PROVIDED PASSAGE —
--- Begin ---
In [87]:
import re
import numpy as np
from transformers import AutoTokenizer
import tensorflow as tf
from datasets import load_dataset
from datasets import Dataset, DatasetDict
from sklearn.model_selection import train_test_split

In [90]:
with open('../lecture5/sentiment.txt') as f:
    sentiment = f.readlines()
    
text_processing = []
for i in sentiment:
    text_processing.append(i.strip().lower().split('\t'))

In [93]:
data_train, data_test = train_test_split(text_processing, test_size=0.3, random_state=0)

In [98]:
dataset_train = {'text':[], 'label':[]}

for i in range(len(data_train)):
    dataset_train['text'].append(re.sub(r'[^\w\s]', '', data_train[i][0].strip()))
    dataset_train['label'].append(int(data_train[i][1]))

dataset_test = {'text':[], 'label':[]}

for i in range(len(data_test)):
    dataset_test['text'].append(re.sub(r'[^\w\s]', '', data_test[i][0].strip()))
    dataset_test['label'].append(int(data_test[i][1]))

In [99]:
dataset_dict = DatasetDict({
    'train': Dataset.from_dict(dataset_train),
    'test': Dataset.from_dict(dataset_test)
})

In [100]:
dataset_dict

DatasetDict({
    train: Dataset({
        features: ['text', 'label'],
        num_rows: 700
    })
    test: Dataset({
        features: ['text', 'label'],
        num_rows: 300
    })
})

In [101]:
tokenizer = AutoTokenizer.from_pretrained("distilbert-base-uncased")

In [102]:
def preprocess_function(examples):
    return tokenizer(examples["text"], truncation=True)

In [103]:
tokenized_data = dataset_dict.map(preprocess_function, batched=True)

Map:   0%|          | 0/700 [00:00<?, ? examples/s]

Map:   0%|          | 0/300 [00:00<?, ? examples/s]

In [104]:
from transformers import DataCollatorWithPadding

data_collator = DataCollatorWithPadding(tokenizer=tokenizer, return_tensors="tf")

In [105]:
tf_train_dataset = tokenized_data["train"].to_tf_dataset(
    columns=["attention_mask", "input_ids", "label"],
    shuffle=True,
    batch_size=16,
    collate_fn=data_collator,
)

tf_validation_dataset = tokenized_data["train"].to_tf_dataset(
    columns=["attention_mask", "input_ids", "label"],
    shuffle=False,
    batch_size=16,
    collate_fn=data_collator,
)
--- End ---
DATA EXTRACT —
--- Begin ---
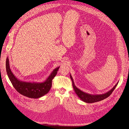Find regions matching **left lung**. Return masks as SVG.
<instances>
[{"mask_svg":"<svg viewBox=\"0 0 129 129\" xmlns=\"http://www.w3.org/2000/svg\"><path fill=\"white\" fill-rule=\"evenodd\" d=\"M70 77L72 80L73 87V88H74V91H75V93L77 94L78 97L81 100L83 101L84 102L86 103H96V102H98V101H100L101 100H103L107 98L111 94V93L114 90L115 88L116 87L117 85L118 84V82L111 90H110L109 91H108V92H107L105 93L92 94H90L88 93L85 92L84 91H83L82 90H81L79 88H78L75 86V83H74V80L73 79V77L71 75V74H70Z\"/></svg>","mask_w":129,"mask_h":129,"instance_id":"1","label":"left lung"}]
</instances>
--- End ---
TASKS —
1. In the sentiment-classification notebook, which pretrained tokenizer is loaded?
2. Continue the sentiment-classification notebook from its last cell.

FINAL ANSWERS —
1. distilbert-base-uncased

2.
You're using a DistilBertTokenizerFast tokenizer. Please note that with a fast tokenizer, using the `__call__` method is faster than using a method to encode the text followed by a call to the `pad` method to get a padded encoding.


In [107]:
from transformers import create_optimizer
import tensorflow as tf

batch_size = 16
num_epochs = 5
batches_per_epoch = len(tokenized_data["train"]) // batch_size
total_train_steps = int(batches_per_epoch * num_epochs)
optimizer, schedule = create_optimizer(init_lr=2e-5, num_warmup_steps=0, num_train_steps=total_train_steps)

In [108]:
from transformers import TFAutoModelForSequenceClassification

model = TFAutoModelForSequenceClassification.from_pretrained("distilbert-base-uncased", num_labels=2)

Downloading model.safetensors:   0%|          | 0.00/268M [00:00<?, ?B/s]

Some weights of the PyTorch model were not used when initializing the TF 2.0 model TFDistilBertForSequenceClassification: ['vocab_transform.weight', 'vocab_projector.bias', 'vocab_layer_norm.bias', 'vocab_transform.bias', 'vocab_layer_norm.weight']
- This IS expected if you are initializing TFDistilBertForSequenceClassification from a PyTorch model trained on another task or with another architecture (e.g. initializing a TFBertForSequenceClassification model from a BertForPreTraining model).
- This IS NOT expected if you are initializing TFDistilBertForSequenceClassification from a PyTorch model that you expect to be exactly identical (e.g. initializing a TFBertForSequenceClassification model from a BertForSequenceClassification model).
Some weights or buffers of the TF 2.0 model TFDistilBertForSequenceClassification were not initialized from the PyTorch model and are newly initialized: ['pre_classifier.weight', 'pre_classifier.bias', 'classifier.weight', 'classifier.bias']
You should 

In [109]:
import tensorflow as tf

model.compile(optimizer=optimizer)

In [111]:
model.fit(x=tf_train_dataset, validation_data=tf_validation_dataset, epochs=3)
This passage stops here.